As I start to move on to the showcase and updates section, I quickly realise that they are one of the same. My initial thoughts were, I would have a section just for projects, and another just for blog posts. However, I can't actually house a project in my website. At best, I could snap some screenshot, and put a link somewhere. Somehow, that thought didn't occur to me. So I pivoted and made some changes.
- Showcase (
my project highlightsfeatures eye-worthy blog posts).
- Updates (
my recent blog postsrecently published blog posts).
What was once a portfolio site has turned into a blog site. It didn't matter as much since all the projects that I would work on should have an accompanying blog post like this one. And I could use tags to differentiate them. This feature definitely needs further refinement. However, since Monday was approaching, I had to move on.
For most of my projects, I used Sass, because of its versatility in comparison to CSS. However, when I had to implement a theme switcher, it turns out that I couldn't do it with Sass. What happen was, after compiling the sass files, you can no longer dynamically edit the sass variables, as all the files marked as sass turns into regular css. The only way forward was to use CSS variables.

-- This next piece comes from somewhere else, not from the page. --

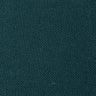 Pique Polyester Spandex Knit | FAB1381 | 1.Green, 2.Burgundy, 3.Navy, 4.Orange, 5.Turquoise, 6.Black, 7.Melange Grey, 8.White, 9.Purple, 10.Red by Fabricis.com #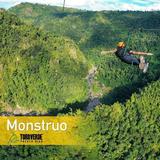 Toro Verde Adventure Park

To allow the users to switch between the themes, I used the plugin
gatsby-plugin-darkmode, which uses Redux to store the current state. This was handy as you wouldn't have to pick the right theme each time you refresh the page.

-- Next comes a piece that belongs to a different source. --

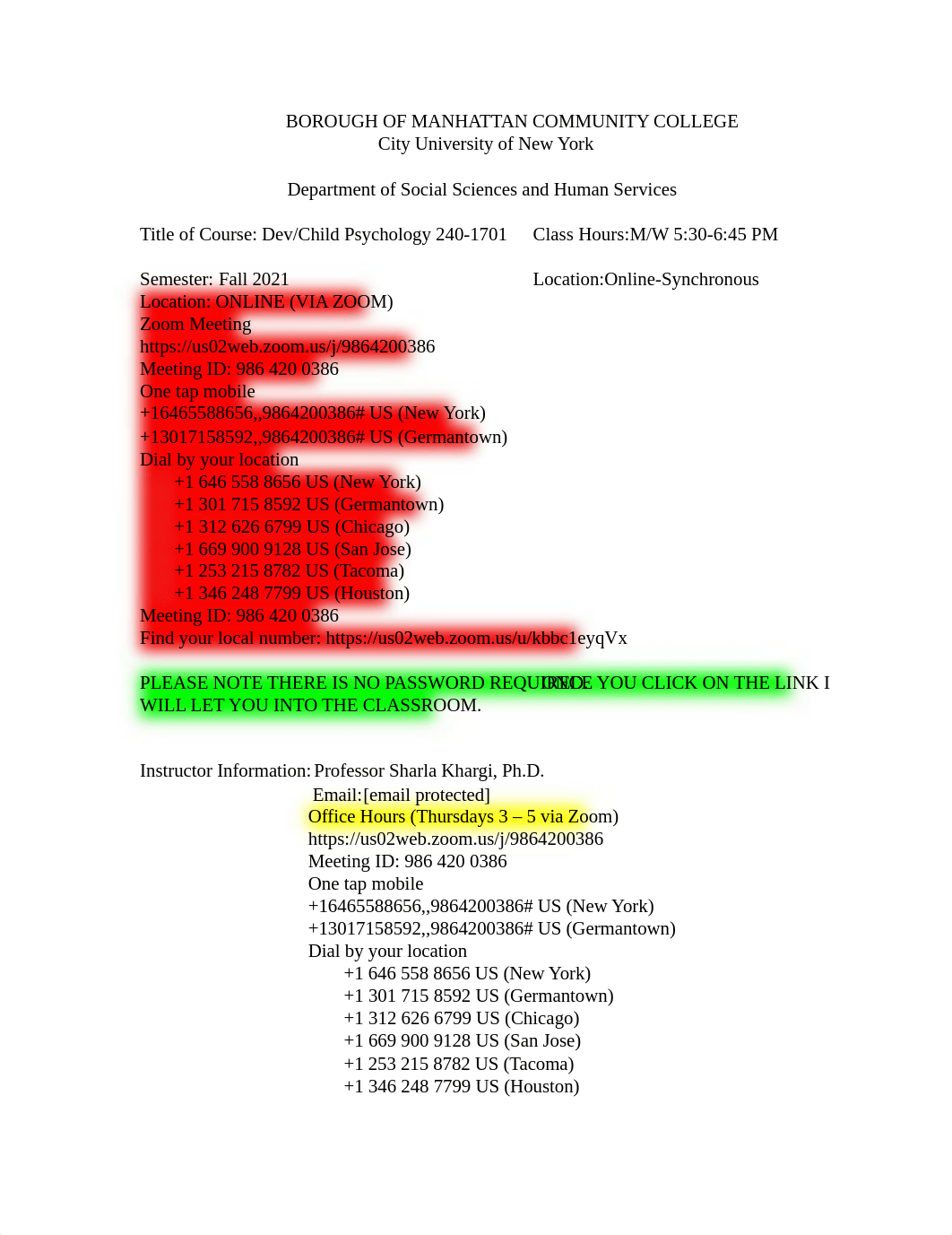 Psych 240-1701 Syllabus(4)-1.docx_dnqazercz2b_page1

I thought about creating some animation where the moon falls while the sun rises as the user toggles the theme switcher. However, I quickly abandon that idea, since it would take me more than a few days to learn how to do so. Also, all the web applications that provided css animation services were unattractively hard to use.
My experience with React in altering the icons were much smoother than GatsbyJS. All I had to do was replace every icon in the public folder of my React project. However, when it came to Gatsby,I found out that the public folder was procedurally generated each time I run
develop. This meant that, all I had to do was point to the image that I would like to set as the application's icon in the configuration page. I was impress sure, but things didn't go as smooth. Although the icons were displaying correctly, in chromium browsers, it was not in Safari. The Gatsby icon still persists even though I had deleted it, and editing the configuration file as per github issues. I can only hope for it to be rectify in the coming days.
Deploying with Netlify
Before starting the project, I had already purchased a domain name from Google Domains. It was cheap and easy. I deployed the project that I had worked on from the crash course to Netlify. All I had to do was point my google domain name servers to my project's on Netlify. It took 2 days before I could actually see the actual web page hosted on my domain name. Although quite confusing with its directives, my experience with Netlify and a Google Domains was a welcomed one.

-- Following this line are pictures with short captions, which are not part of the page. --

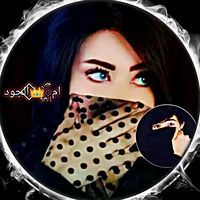 qaysarqiz93
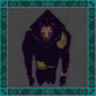 Guardians of Morta Trophy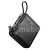 PWB-BFN-BJ64A-B_1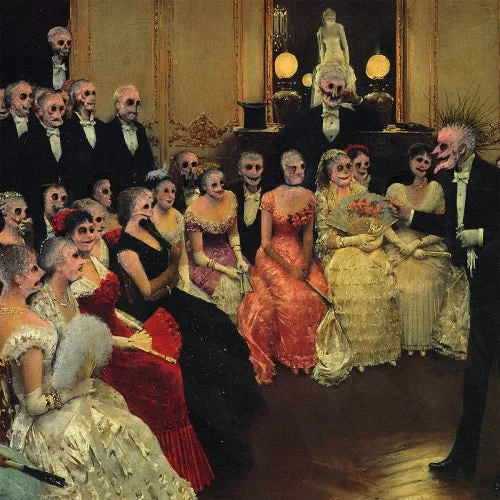 2026_05_07_2816573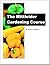 The Mittleider Gardening Course by Jacob R. Mittleider
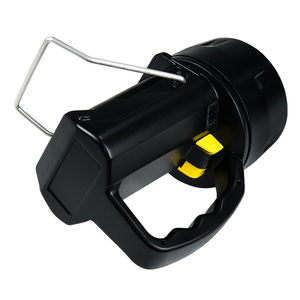 Lampe d'inspection antidéflagrante IP67, éclairage portable, lampe à main rechargeable, éclairage pour charbon - Product Image 4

All in all, it took less than a week of my time from start to finish to complete this project. There were definitely changes that needed to be made. For instance, the profile section didn't feature much of a story of the author. And the service section felt lacking in telling it. Another drawback on the design was that it's almost entirely textual base. A section that features images would be desirable, but would also terribly unabalance the overall aesthetics.
There were definitely ups and downs in building this projects, but overall, the experience was a somewhat pleasant one. 6.5/10 would recommend only if you have to.